DATA RECORDS -
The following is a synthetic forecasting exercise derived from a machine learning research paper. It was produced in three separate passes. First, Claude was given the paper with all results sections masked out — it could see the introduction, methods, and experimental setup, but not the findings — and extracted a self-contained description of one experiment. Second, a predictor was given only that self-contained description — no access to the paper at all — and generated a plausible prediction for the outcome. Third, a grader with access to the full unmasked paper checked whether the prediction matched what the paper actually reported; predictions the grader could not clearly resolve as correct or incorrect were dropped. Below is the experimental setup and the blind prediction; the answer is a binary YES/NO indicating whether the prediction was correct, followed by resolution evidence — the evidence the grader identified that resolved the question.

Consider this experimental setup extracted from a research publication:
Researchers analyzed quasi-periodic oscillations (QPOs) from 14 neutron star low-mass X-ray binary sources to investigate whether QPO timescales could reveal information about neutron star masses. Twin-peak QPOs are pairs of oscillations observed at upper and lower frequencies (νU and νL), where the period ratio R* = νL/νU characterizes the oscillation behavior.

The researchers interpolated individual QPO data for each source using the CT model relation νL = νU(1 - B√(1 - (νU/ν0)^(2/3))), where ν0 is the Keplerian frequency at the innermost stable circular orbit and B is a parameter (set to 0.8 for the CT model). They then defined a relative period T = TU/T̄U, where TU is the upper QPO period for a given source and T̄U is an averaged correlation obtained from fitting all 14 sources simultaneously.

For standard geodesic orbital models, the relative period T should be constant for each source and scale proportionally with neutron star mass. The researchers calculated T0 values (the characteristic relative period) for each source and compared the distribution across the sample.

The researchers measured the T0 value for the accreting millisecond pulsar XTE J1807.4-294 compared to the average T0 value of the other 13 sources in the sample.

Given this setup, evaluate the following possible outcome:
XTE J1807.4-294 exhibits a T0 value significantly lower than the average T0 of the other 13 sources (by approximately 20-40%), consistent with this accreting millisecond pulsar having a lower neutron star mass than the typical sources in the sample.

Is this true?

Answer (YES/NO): NO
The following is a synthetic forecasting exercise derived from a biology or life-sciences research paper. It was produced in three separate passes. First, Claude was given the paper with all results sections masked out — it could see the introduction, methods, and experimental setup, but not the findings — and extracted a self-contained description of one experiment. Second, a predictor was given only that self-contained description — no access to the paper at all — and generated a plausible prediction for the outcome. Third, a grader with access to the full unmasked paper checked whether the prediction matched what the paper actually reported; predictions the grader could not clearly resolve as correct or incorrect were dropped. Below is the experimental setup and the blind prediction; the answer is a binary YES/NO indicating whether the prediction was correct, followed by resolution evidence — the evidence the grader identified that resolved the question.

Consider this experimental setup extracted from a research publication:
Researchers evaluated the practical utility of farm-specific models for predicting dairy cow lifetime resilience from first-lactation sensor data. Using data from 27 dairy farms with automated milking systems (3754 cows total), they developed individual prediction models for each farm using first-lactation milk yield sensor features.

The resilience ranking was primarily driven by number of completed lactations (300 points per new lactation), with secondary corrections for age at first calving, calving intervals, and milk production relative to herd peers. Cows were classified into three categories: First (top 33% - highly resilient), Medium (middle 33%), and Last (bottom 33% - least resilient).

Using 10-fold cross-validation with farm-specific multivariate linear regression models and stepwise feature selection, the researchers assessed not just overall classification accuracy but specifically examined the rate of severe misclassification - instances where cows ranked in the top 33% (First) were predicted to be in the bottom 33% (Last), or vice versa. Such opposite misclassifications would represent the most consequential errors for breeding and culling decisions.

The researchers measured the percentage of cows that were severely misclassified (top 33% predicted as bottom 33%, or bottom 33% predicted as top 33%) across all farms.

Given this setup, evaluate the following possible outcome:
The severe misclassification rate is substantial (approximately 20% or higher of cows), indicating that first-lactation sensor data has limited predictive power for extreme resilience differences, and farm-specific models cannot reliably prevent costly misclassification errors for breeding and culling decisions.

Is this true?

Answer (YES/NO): NO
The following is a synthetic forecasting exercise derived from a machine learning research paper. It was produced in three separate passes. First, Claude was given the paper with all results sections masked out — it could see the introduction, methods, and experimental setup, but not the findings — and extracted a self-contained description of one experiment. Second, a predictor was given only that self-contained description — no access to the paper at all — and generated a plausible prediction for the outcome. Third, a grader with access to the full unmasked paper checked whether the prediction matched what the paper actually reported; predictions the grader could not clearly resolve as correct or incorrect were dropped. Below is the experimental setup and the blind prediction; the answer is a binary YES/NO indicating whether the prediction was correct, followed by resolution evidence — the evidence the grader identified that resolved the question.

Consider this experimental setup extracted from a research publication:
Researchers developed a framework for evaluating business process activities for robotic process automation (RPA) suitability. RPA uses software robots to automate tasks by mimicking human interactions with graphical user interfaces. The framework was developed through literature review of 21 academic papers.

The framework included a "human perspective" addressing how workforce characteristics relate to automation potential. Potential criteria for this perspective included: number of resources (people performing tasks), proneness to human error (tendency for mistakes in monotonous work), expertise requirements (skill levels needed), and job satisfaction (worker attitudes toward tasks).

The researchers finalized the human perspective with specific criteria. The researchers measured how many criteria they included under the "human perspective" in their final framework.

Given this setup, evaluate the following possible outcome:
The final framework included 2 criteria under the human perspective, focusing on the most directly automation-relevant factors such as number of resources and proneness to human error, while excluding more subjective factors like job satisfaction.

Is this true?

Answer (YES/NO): YES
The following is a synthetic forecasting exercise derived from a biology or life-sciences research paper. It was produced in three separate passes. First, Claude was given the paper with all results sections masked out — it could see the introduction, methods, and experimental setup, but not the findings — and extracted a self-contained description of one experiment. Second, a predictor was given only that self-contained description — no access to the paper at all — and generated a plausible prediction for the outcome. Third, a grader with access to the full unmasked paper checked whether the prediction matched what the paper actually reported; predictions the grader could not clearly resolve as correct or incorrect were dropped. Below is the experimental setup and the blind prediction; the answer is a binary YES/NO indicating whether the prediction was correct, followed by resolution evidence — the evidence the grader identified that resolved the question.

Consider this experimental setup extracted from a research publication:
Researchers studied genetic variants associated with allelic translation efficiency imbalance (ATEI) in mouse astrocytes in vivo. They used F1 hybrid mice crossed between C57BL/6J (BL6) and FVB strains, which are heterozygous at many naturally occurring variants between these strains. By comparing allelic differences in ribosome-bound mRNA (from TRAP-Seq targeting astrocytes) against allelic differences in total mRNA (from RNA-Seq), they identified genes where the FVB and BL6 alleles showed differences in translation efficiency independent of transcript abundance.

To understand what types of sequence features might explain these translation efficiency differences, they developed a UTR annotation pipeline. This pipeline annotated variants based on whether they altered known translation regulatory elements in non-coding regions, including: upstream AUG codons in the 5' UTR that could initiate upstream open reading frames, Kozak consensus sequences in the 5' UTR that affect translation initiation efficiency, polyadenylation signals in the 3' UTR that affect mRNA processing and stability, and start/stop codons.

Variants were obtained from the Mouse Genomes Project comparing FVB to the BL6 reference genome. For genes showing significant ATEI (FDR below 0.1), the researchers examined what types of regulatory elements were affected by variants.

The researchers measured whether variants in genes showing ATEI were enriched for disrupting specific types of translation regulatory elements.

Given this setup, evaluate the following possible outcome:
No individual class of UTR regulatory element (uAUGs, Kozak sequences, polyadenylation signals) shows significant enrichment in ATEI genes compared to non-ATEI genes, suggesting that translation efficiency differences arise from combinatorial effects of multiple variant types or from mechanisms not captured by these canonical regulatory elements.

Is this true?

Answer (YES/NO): NO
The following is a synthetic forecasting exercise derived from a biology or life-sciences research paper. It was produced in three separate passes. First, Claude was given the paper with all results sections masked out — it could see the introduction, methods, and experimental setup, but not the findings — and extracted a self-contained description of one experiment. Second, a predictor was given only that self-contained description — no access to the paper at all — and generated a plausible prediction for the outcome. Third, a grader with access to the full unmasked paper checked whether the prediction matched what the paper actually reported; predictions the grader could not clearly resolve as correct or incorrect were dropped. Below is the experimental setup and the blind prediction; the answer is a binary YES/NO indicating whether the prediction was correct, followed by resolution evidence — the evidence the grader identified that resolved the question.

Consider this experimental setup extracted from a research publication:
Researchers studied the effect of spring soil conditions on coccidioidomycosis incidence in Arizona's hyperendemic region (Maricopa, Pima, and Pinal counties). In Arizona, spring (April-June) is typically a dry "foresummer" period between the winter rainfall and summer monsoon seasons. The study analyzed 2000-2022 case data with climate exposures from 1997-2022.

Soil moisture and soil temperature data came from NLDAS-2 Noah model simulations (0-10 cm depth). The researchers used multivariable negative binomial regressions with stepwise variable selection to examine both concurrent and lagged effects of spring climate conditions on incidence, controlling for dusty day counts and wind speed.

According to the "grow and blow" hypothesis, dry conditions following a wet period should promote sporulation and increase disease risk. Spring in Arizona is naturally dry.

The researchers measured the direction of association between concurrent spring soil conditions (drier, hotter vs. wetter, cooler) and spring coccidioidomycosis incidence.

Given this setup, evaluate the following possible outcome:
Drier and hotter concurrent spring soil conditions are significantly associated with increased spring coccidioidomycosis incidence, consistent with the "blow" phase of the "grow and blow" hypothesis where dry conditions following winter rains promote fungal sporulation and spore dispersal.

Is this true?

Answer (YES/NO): YES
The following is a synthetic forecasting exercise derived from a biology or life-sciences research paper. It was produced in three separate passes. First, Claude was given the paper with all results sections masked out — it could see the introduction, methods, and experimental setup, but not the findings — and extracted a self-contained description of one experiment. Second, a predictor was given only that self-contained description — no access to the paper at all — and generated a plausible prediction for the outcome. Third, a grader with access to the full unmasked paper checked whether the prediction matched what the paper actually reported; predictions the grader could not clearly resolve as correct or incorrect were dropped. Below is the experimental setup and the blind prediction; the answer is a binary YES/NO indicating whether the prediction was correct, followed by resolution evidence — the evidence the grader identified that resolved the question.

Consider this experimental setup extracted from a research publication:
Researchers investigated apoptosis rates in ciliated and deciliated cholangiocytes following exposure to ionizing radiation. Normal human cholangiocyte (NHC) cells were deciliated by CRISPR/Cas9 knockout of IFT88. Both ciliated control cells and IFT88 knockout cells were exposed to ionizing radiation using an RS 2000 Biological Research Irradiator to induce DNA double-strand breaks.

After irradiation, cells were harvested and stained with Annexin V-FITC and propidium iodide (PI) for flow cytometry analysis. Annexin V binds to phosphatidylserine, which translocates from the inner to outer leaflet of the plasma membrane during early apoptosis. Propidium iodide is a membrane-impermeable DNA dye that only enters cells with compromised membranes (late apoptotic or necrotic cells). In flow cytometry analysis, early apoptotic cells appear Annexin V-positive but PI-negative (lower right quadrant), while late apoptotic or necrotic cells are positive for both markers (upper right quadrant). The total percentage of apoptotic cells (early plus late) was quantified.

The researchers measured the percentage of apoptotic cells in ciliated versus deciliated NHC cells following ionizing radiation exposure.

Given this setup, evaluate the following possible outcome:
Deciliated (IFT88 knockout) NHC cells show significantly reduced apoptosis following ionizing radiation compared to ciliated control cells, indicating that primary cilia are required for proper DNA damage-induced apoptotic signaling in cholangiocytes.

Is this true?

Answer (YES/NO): NO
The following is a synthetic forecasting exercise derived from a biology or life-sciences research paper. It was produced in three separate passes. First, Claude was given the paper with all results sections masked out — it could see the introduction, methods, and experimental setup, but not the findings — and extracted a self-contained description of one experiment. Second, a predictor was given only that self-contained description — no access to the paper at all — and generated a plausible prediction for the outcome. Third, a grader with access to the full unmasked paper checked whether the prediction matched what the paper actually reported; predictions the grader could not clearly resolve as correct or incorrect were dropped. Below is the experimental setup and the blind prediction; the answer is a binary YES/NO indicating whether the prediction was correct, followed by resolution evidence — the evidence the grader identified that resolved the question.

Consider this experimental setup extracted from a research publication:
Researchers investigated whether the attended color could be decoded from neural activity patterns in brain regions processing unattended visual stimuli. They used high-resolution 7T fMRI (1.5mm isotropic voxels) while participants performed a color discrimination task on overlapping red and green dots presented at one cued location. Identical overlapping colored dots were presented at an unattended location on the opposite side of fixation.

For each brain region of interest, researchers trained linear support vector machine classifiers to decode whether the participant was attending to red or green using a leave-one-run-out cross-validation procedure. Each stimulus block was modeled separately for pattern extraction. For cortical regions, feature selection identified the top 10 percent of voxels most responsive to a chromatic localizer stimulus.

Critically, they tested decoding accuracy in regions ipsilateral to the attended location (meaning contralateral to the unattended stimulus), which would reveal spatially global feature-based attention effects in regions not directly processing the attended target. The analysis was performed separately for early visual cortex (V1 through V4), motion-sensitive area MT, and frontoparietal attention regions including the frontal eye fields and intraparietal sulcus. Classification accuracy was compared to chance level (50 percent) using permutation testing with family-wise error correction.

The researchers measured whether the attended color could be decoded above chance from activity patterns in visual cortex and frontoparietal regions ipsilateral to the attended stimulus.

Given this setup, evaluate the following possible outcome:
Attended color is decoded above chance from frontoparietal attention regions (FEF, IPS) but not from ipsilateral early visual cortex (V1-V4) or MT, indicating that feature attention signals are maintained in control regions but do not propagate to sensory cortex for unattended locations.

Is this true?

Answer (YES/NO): NO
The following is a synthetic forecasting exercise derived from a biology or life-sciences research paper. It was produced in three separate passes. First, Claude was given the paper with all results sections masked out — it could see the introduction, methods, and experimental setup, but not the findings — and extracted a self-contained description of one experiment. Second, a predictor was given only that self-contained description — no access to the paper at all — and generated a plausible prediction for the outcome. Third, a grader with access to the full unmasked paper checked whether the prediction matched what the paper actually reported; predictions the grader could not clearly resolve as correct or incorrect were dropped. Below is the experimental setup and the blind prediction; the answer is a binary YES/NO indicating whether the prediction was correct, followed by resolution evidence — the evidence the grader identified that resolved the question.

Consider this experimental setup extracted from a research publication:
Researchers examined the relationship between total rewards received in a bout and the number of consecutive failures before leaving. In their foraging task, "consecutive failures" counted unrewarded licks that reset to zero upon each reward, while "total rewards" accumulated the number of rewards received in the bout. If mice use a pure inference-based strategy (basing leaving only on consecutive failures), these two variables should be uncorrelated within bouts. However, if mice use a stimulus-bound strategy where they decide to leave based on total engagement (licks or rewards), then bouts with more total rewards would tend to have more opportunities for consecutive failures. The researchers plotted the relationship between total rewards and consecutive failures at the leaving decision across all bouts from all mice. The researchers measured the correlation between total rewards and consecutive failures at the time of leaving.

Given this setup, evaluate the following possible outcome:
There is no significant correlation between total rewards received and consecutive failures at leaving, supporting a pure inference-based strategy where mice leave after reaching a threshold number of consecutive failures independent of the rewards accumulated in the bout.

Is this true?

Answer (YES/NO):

TRY IT - Up to and including the line that holds "Researchers analyzed quasi-periodic", reproduce the records above exactly from their first line, and give nothing else.

RESPONSE AREA -
The following is a synthetic forecasting exercise derived from a machine learning research paper. It was produced in three separate passes. First, Claude was given the paper with all results sections masked out — it could see the introduction, methods, and experimental setup, but not the findings — and extracted a self-contained description of one experiment. Second, a predictor was given only that self-contained description — no access to the paper at all — and generated a plausible prediction for the outcome. Third, a grader with access to the full unmasked paper checked whether the prediction matched what the paper actually reported; predictions the grader could not clearly resolve as correct or incorrect were dropped. Below is the experimental setup and the blind prediction; the answer is a binary YES/NO indicating whether the prediction was correct, followed by resolution evidence — the evidence the grader identified that resolved the question.

Consider this experimental setup extracted from a research publication:
Researchers analyzed quasi-periodic oscillations (QPOs) from 14 neutron star low-mass X-ray binary sources to investigate whether QPO timescales could reveal information about neutron star masses. Twin-peak QPOs are pairs of oscillations observed at upper and lower frequencies (νU and νL), where the period ratio R* = νL/νU characterizes the oscillation behavior.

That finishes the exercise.